El comercio de las mayores economías de la región con el Reino Unido es mínimo (entre 0,5% y 2% del comercio de México, Brasil y Chile, por ejemplo, tiene lugar con el Reino Unido). Así, el hecho de tener que negociar nuevos tratados comerciales con Londres no representa gran cosa (los tratados con la Unión Europea no se ven afectados). Es cierto que una Unión Europea que perdiera el ímpetu económico que le viene de Londres sería a su vez un problema para América Latina porque esta región comercia mucho con la unión, recibe muchos flujos de inversión de allí y son millones los turistas europeos que cruzan el charco. Pero insisto: si Londres y los europeos negocian acuerdos inteligentes -a ninguno de los dos les conviene una salida hos-til-, el resto del mundo no tiene por qué verse demasiado afectado.

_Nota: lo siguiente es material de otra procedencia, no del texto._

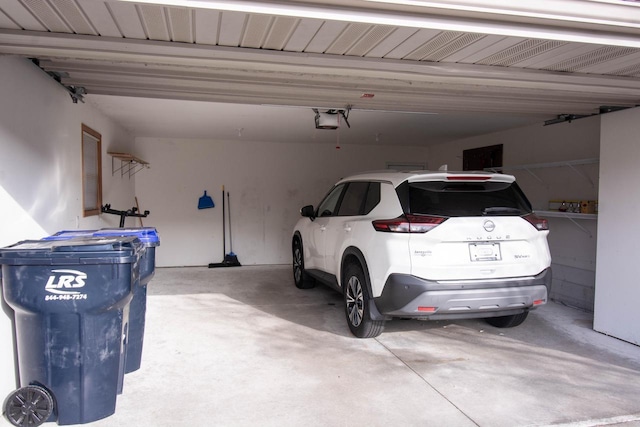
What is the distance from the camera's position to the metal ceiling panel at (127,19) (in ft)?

Muy distinto sería el caso si el nacionalismo populista llegara a gobernar países clave de Europa o influir en la marcha de la unión decisivamente. El efecto en el mundo, no sólo América Latina, sería gravísimo. También lo sería el desmembramiento de algunos países por efecto de las fuerzas centrífugas que se han desatado: si las regiones del Reino Unido que quieren seguir siendo parte de la unión se independizan de Londres, es previsible que intenten lo mismo otras regiones europeas. Pero esto no es probable a corto o mediano plazo porque europeos y británicos tendrán en cuenta ese ominoso riesgo cuando negocien su separación.